NEPA-implementing regulations developed by the White House Council on Environmental Quality (CEQ) established rules for conducting the type of environmental analysis required for a given activity or project. Most federal agencies have expanded on the CEQ regulations by adopting their own agency- and action-specific NEPA regulations. It is not always obvious early in the planning process whether a project is a “major federal action” triggering NEPA review. For example, a federal agency action that only indirectly affects the environment, such as a decision to provide funding or a licensing decision, may trigger NEPA review. For PPV projects, an agency decision to commit federal land or federal funds for development typically constitutes a major federal action sufficient to trigger NEPA. Therefore, involvement by NEPA specialists at the project definition stage can be critical to identifying possible NEPA triggers and making adjustments to streamline the level of NEPA review required for a project.

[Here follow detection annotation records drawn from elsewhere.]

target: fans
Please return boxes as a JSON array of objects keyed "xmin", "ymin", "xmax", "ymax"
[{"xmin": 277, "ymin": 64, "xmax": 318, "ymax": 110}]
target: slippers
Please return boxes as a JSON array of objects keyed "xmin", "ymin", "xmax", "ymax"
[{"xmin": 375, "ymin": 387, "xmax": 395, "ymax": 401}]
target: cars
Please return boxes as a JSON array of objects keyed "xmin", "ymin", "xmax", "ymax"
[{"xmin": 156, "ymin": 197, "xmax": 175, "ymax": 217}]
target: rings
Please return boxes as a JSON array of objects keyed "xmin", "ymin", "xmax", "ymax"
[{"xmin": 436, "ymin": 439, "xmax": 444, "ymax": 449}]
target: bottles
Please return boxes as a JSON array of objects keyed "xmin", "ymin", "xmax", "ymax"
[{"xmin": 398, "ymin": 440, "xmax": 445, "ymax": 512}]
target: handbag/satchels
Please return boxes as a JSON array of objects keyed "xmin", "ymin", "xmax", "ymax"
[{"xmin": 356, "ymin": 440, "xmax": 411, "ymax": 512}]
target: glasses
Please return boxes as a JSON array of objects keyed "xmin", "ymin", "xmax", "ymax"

An agency must prepare different types of NEPA documentation depending on the nature of the project and the level of potential environmental impact. If an action or project will not have an adverse impact on the environment, or any impact will be minimal, NEPA documentation is still required. Most federal agencies have adopted in their NEPA implementing regulations a number of “categorical exclusions” (often referred to as “CATEXs” or “CATXs”) for which only very minimal NEPA review is required. Categorical exclusions consist of modest or routine actions, such as standard maintenance and repair in the ordinary course that the agencies have determined presumptively do not pose significant impacts to the environment individually or when considered together with other projects. The use of categorical exclusions is encouraged by the CEQ regulations. There is no public notice requirement for a project that is covered by a categorical exclusion, so this form of environmental review generally does not add significant time or cost to the project planning phase.

Involvement by NEPA specialists at the project definition stage can be critical to identifying possible NEPA triggers and making adjustments to streamline the level of NEPA review required for a project.

The next level of NEPA documentation is the Environmental Assessment (EA). An EA is appropriate if a project is not covered by one or more categorical exclusions and it is likely that a full Environmental Impact Statement (EIS) is not necessary. An EA generally is created to evaluate whether the environmental impacts of the activity or project may be significant and, thus, require more extensive review through an EIS. An EA must be advertised to the public and made available for review and comment. The period of review varies among the agencies, but normally it will not be shorter than two weeks. The EA can help the lead agency determine whether to prepare a more exhaustive EIS, but an EA is not a prerequisite to an EIS. If an EA is completed and it results in a “finding of no significant impact” (often referred to as a “FONSI”), then the NEPA review for the project is complete. For most projects, approximately six to 12 months should be allotted to prepare and finalize an EA/FONSI.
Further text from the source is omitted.